**MATERIAL:**

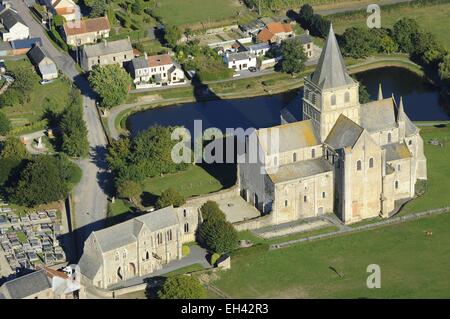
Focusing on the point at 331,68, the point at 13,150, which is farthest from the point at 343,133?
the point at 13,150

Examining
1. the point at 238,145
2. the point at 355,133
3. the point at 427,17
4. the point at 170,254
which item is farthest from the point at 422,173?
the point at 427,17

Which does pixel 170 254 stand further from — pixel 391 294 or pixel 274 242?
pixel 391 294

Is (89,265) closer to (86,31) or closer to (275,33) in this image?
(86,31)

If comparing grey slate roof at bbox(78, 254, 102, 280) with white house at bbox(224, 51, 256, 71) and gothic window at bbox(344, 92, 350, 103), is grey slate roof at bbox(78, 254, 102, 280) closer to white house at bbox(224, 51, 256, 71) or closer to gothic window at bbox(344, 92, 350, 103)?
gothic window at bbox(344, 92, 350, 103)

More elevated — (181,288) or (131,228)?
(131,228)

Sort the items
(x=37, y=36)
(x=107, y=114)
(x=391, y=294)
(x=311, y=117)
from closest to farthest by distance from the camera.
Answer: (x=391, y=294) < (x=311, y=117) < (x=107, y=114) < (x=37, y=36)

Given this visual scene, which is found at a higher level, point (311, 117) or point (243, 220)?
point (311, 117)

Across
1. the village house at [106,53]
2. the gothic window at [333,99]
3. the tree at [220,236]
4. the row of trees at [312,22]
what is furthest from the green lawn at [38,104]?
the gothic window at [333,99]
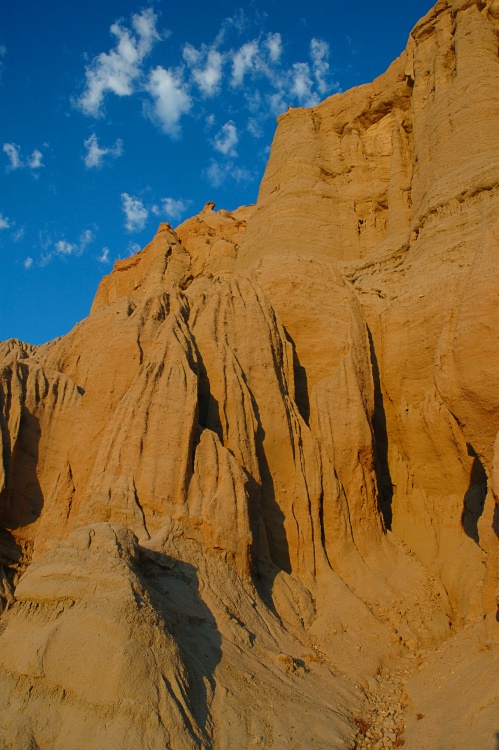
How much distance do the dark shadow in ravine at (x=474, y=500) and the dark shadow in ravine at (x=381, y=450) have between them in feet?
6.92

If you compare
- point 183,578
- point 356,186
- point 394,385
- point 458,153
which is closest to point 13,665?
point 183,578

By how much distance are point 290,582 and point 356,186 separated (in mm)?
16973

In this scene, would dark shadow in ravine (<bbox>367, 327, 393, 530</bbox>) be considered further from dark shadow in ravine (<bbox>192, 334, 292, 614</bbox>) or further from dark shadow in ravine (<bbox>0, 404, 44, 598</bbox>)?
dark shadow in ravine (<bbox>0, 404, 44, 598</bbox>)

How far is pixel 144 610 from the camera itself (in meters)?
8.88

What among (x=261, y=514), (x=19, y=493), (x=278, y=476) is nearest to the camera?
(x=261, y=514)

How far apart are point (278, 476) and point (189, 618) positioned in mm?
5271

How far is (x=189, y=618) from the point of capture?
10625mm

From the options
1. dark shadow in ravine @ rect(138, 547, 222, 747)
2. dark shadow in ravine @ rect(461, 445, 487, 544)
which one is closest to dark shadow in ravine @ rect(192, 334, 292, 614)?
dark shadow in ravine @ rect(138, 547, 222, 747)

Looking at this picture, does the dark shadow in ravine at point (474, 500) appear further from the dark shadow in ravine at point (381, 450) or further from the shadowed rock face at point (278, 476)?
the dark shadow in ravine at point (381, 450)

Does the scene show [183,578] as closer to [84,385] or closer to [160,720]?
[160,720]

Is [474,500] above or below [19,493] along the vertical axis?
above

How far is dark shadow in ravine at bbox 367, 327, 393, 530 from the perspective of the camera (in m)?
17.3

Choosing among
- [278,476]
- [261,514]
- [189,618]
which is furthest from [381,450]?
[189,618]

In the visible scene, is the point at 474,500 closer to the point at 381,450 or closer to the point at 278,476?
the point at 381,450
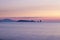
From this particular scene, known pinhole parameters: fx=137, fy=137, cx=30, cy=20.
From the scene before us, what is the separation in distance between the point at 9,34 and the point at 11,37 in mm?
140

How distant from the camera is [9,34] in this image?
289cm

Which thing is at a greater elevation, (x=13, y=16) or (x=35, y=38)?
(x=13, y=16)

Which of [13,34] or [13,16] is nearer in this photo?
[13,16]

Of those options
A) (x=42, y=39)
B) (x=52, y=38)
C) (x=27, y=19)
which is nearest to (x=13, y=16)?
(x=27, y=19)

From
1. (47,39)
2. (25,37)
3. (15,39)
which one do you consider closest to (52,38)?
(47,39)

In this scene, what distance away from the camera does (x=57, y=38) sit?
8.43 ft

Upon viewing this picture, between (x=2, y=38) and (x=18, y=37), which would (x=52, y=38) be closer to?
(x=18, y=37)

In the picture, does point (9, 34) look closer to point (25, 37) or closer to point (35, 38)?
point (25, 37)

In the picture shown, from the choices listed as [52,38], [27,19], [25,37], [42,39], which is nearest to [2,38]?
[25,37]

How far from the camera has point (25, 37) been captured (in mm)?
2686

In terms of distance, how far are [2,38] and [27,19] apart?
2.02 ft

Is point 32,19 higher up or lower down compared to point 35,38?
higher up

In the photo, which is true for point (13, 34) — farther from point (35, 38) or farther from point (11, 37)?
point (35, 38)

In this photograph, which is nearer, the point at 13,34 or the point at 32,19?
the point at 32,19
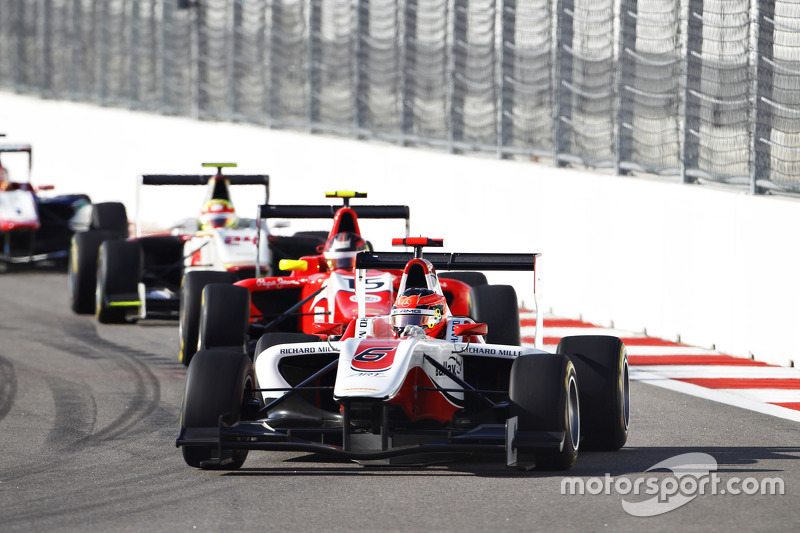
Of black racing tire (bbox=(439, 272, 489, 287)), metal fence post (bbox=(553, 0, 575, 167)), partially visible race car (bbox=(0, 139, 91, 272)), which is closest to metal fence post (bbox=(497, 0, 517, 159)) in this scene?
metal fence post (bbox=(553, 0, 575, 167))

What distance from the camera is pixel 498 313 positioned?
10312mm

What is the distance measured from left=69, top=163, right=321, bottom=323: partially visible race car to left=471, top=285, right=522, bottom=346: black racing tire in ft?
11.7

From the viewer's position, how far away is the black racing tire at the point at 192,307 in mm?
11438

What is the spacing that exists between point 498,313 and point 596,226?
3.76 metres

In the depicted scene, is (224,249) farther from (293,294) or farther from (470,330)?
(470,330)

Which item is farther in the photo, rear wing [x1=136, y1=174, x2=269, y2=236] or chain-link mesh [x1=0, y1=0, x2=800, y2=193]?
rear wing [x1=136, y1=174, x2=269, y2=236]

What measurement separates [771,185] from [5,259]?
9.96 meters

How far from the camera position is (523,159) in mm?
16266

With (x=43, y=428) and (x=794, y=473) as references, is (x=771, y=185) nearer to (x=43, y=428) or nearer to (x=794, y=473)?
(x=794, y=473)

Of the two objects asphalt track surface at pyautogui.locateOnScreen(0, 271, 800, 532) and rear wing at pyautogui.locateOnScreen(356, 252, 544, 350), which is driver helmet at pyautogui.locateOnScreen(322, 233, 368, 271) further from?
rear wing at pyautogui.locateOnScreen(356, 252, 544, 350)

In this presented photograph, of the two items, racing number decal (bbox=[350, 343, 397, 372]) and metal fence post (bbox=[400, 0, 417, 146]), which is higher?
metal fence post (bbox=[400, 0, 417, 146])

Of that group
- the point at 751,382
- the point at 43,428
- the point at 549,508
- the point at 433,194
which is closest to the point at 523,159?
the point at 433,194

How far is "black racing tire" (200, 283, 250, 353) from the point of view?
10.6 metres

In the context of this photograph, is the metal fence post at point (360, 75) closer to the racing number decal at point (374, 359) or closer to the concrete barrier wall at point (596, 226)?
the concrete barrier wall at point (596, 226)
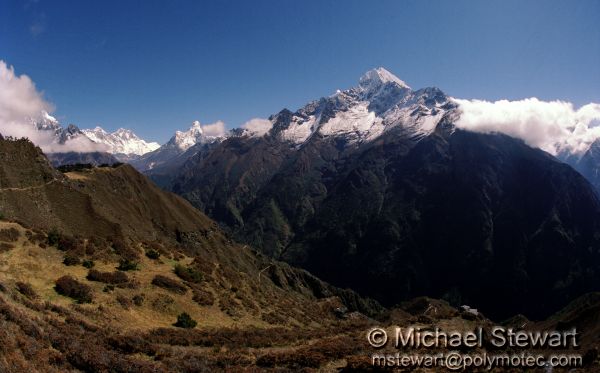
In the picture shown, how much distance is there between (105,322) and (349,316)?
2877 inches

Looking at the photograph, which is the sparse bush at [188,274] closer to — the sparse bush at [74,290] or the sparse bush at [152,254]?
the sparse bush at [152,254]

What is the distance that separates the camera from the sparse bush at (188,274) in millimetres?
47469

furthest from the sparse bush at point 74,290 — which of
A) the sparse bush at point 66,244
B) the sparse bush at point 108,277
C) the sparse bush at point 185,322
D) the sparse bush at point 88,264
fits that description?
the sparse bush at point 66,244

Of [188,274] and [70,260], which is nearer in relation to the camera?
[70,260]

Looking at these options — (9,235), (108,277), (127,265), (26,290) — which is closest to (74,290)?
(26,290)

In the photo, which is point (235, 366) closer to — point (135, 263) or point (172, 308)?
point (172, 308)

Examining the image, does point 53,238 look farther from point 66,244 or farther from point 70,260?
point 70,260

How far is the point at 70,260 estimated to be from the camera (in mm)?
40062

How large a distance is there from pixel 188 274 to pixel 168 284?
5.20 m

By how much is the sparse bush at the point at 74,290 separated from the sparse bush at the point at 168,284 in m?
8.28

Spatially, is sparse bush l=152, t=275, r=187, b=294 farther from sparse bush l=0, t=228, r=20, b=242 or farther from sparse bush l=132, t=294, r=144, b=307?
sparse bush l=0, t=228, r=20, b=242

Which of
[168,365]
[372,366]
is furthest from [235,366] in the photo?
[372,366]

**WHAT IS BEING ASKED:** Copy the listing word for word, beginning at the line that contains "Spatially, is sparse" and ending with the last line of the listing.

**IN RESPONSE:**
Spatially, is sparse bush l=152, t=275, r=187, b=294 farther from sparse bush l=0, t=228, r=20, b=242 or farther from sparse bush l=132, t=294, r=144, b=307?
sparse bush l=0, t=228, r=20, b=242

Which of
[168,365]
[372,366]
is furthest from [235,366] in the photo?
[372,366]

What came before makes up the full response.